What you need to do:
Give back exactly the lines that run from the line containing "Putting wet netting" through the end of the listing below. Leave out every other line.

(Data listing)
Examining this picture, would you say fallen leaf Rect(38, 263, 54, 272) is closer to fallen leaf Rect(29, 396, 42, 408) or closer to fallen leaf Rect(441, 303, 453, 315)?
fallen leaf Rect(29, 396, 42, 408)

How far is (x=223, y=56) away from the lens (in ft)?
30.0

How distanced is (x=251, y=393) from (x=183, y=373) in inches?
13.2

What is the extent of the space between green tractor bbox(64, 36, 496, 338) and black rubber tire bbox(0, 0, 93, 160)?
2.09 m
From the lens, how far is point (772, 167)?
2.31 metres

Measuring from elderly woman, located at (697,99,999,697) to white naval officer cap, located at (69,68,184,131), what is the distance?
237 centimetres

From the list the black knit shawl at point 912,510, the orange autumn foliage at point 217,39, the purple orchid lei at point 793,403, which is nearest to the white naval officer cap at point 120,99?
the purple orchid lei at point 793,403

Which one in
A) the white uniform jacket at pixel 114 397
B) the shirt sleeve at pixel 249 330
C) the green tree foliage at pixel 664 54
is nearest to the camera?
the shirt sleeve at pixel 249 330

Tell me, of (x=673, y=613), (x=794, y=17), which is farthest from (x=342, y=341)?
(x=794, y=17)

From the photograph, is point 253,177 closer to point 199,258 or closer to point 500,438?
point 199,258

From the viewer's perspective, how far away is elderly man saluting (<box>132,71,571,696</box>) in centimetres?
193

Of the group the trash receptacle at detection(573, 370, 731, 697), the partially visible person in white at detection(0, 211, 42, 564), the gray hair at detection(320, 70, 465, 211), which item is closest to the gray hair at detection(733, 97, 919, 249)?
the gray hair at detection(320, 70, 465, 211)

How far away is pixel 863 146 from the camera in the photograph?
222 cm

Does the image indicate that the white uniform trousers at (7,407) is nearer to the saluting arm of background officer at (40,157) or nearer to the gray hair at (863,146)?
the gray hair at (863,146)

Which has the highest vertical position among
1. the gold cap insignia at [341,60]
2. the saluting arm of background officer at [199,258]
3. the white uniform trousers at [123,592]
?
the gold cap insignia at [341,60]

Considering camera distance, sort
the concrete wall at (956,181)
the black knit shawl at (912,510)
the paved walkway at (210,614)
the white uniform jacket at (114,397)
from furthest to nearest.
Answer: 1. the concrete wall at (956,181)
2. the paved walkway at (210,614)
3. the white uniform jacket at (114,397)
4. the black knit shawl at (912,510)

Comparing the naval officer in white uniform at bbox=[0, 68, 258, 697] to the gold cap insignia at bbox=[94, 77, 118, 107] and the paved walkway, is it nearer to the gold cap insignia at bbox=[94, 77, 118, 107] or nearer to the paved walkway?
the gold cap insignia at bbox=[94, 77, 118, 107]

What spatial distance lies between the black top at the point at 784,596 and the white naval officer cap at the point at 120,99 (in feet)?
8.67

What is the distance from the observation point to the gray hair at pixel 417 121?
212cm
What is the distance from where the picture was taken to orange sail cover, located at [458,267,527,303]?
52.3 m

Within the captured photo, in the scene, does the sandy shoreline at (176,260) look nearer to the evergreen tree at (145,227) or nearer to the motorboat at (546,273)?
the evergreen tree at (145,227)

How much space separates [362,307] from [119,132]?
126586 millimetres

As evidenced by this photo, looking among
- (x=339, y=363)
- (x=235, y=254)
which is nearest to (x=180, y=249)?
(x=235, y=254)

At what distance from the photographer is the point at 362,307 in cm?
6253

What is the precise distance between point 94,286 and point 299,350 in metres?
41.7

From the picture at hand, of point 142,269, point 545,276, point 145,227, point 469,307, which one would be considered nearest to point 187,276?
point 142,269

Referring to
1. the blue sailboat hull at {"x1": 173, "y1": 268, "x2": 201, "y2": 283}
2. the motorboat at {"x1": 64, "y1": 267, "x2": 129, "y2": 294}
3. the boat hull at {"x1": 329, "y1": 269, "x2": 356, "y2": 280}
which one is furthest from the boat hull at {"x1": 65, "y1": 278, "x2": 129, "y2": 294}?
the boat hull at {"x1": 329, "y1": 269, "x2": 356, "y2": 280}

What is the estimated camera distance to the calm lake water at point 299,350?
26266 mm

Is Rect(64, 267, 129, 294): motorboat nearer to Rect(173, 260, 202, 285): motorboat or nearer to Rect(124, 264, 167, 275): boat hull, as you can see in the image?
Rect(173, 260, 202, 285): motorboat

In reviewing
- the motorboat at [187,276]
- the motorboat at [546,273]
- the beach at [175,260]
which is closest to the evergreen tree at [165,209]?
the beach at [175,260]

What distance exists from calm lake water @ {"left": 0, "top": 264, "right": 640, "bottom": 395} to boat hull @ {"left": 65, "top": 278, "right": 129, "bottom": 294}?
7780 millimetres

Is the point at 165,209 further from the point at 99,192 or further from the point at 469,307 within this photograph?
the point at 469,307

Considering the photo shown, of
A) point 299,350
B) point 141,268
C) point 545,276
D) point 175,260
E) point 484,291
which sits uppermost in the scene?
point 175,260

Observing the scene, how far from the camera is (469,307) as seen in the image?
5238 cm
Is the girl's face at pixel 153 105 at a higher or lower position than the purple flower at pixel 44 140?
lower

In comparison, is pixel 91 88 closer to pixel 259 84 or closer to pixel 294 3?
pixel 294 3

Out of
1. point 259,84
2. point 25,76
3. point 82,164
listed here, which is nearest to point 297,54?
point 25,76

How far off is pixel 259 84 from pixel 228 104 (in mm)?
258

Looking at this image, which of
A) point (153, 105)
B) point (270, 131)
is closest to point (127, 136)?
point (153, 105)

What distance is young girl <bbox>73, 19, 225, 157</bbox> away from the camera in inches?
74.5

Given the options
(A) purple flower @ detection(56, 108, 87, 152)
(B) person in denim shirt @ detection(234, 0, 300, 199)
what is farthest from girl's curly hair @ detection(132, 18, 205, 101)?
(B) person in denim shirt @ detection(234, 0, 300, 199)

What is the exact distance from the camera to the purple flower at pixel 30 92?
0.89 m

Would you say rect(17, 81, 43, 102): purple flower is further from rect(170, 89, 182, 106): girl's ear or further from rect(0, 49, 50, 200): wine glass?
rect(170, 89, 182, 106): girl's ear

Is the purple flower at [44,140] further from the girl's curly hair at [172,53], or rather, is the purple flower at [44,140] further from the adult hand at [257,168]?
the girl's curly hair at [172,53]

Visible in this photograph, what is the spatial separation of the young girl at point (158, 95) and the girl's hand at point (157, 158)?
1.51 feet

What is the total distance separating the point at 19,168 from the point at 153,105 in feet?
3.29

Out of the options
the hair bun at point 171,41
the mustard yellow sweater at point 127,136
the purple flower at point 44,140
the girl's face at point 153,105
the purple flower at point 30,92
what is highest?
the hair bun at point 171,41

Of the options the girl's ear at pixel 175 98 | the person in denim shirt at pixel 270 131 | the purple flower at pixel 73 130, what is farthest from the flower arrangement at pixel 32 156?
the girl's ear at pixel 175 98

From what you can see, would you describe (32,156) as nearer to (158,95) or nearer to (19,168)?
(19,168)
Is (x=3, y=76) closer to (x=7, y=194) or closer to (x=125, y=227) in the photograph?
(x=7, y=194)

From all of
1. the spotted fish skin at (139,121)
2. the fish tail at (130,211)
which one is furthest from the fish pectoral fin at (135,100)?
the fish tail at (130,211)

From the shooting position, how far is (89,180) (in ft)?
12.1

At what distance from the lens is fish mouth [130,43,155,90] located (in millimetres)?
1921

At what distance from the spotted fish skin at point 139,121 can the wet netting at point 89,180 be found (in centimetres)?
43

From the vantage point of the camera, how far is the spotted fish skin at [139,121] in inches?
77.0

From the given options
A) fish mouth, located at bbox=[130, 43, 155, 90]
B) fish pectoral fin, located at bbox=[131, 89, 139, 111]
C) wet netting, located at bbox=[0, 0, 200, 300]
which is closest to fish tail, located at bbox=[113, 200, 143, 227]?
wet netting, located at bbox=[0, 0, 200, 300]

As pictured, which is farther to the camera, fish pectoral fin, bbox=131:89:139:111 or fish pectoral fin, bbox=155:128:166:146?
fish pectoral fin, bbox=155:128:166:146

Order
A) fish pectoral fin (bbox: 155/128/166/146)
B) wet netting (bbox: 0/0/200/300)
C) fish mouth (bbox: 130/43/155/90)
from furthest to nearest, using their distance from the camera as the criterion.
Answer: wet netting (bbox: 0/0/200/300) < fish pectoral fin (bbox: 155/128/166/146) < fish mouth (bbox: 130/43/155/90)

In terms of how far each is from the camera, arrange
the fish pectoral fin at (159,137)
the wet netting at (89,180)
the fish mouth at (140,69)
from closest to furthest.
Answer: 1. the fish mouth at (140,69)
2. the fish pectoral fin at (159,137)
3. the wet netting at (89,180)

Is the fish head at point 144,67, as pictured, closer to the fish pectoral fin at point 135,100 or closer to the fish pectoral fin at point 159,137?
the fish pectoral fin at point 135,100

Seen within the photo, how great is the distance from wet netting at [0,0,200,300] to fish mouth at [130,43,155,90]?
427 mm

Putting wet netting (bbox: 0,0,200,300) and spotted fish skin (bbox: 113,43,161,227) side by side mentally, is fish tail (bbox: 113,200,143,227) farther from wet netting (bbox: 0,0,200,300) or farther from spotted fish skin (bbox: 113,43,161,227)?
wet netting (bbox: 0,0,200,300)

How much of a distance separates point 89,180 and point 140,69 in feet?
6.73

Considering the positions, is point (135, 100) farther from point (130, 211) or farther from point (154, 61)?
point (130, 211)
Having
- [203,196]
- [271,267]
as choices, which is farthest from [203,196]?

Task result:
Putting wet netting (bbox: 0,0,200,300) and spotted fish skin (bbox: 113,43,161,227) side by side mentally, is fish tail (bbox: 113,200,143,227) farther from wet netting (bbox: 0,0,200,300) or farther from spotted fish skin (bbox: 113,43,161,227)?
wet netting (bbox: 0,0,200,300)

How much of a distance separates point 89,180 and point 140,69 in feet?
6.73

Considering the positions, is point (135, 100) farther from point (130, 211) or farther from point (154, 61)?
point (130, 211)
Having
- [203,196]
- [271,267]
as choices, which is farthest from [203,196]?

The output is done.